Scatchy, not meaning to be rude, but why are you bringing in these cats if you've no foster homes for them? You're bringing them, I assume, from somewhere else just to put them into another rescue? Doesn't make sense.


----------



## scatchy (Nov 29, 2011)

carly87 said:


> Scatchy, not meaning to be rude, but why are you bringing in these cats if you've no foster homes for them? You're bringing them, I assume, from somewhere else just to put them into another rescue? Doesn't make sense.


catcoonz HAS offered to foster them I am confirming arrangements with her.
This is between the two of us.


----------



## MCWillow (Aug 26, 2011)

scatchy said:


> catcoonz HAS offered to foster them I am confirming arrangements with her.
> This is between the two of us.


If it is just between the tow of you maybe you should have used PM...
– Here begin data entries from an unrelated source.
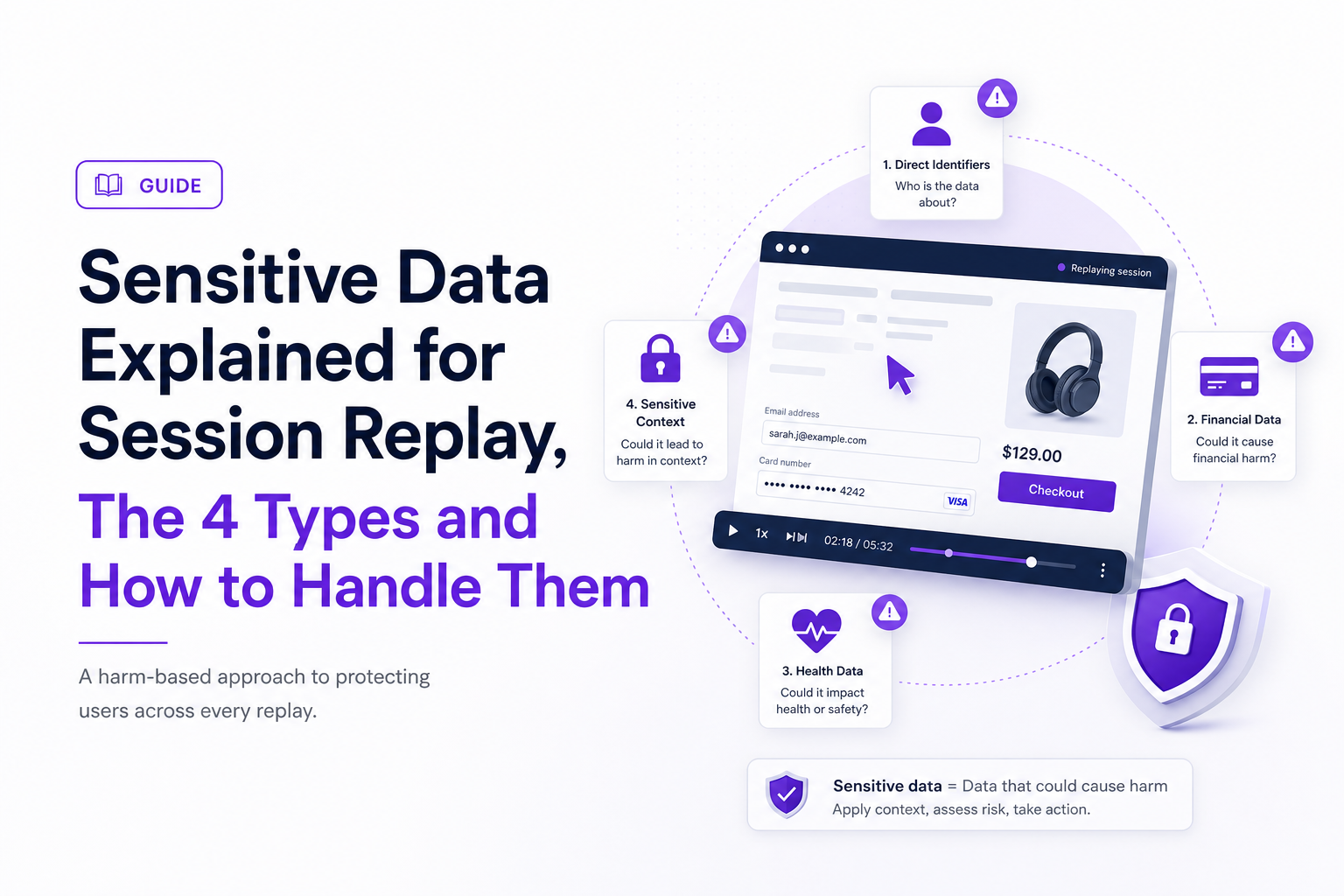 GUIDE

Sensitive Data Explained for Session Replay, The 4 Types and How to Handle Them

A harm-based approach to protecting users across every replay.

1. Direct Identifiers
Who is the data about?

Replaying session

Email address
sarah.j@example.com
Card number
•••• •••• •••• 4242 VISA

$129.00
Checkout

1x 02:18 / 05:32

4. Sensitive Context
Could it lead to harm in context?

2. Financial Data
Could it cause financial harm?

3. Health Data
Could it impact health or safety?

Sensitive data = Data that could cause harm
Apply context, assess risk, take action.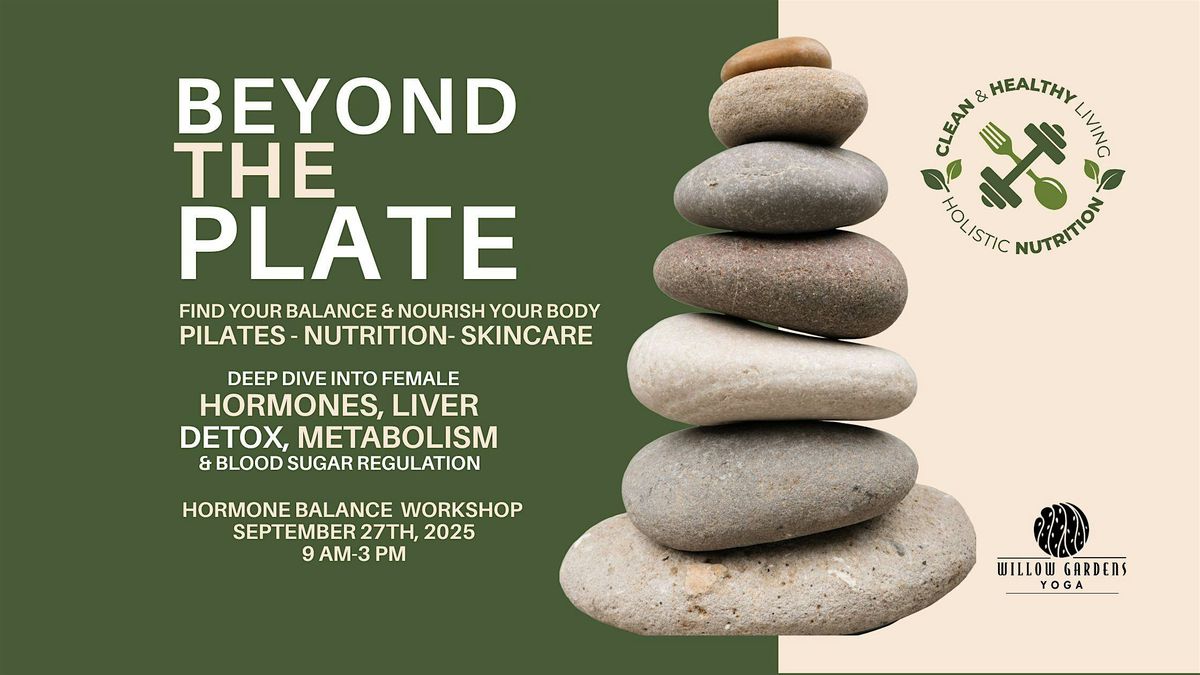 BEYOND THE PLATE

FIND YOUR BALANCE & NOURISH YOUR BODY
PILATES - NUTRITION- SKINCARE

DEEP DIVE INTO FEMALE
HORMONES, LIVER DETOX, METABOLISM
& BLOOD SUGAR REGULATION

HORMONE BALANCE WORKSHOP
SEPTEMBER 27TH, 2025
9 AM-3 PM

CLEAN & HEALTHY LIVING
HOLISTIC NUTRITION

WILLOW GARDENS
YOGA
Maybe CC has offered to foster them, but she doesn't have a bottomless pit of resources for every single person that rescues a cat!


----------



## carly87 (Feb 11, 2011)

I fear that people are starting to realise that CC is a soft touch for a cat in need, and are beginning to take advantage of her good nature. It's one thing to find a cat in need and ask for help, but to actively seek them from a different country, then ask for fostering from a rescue that was initially set up to help cats and kittens in this country? Well, I don't know why, but it doesn't sit right with me, not a bit. I think people need to think long and hard before rescuing cats they haven't the resources to cope with, then passing them on to others. It's unfair for all involved.

Now, I've said my peace. I'll say no more on the subject now that my feelings have been aired.


----------



## Skipperoo (Dec 19, 2012)

CC, you are a life saver to all of the cats you take in. I just want to say thank you for all you do, and think you are an amazing woman for doing so  x


----------



## jenny armour (Feb 28, 2010)

catcoonz said:


> GH is going very well thankyou, i do find it hard to rehome them as i fall in love too easily.
> You know how it is 1 finds a home then you are replaced with 2, but keeps me busy.
> Hopefully i think i have also found a wondeful home for Angel the white girl once she is ready but that wont be for afew months yet, being neutered 11th february then i need her to gain alittle more weight before the vet is completely happy for her to leave me.
> The 3 cats with cat flu are doing well, Antirobe worked in the end which is good and they are going to their new home next weekend.
> So yes, great work which i love doing.


werent you going to keep her lol?


----------



## catcoonz (Aug 4, 2012)

Yes i was going to keep her but i now feel she would benefit more from a lovely home where she doesnt have to share cuddles with so many cats.
i will always stay in touch with the new owner as we have become very good friends and i know this is the best for Angel. Going to be tears but its for the best.


----------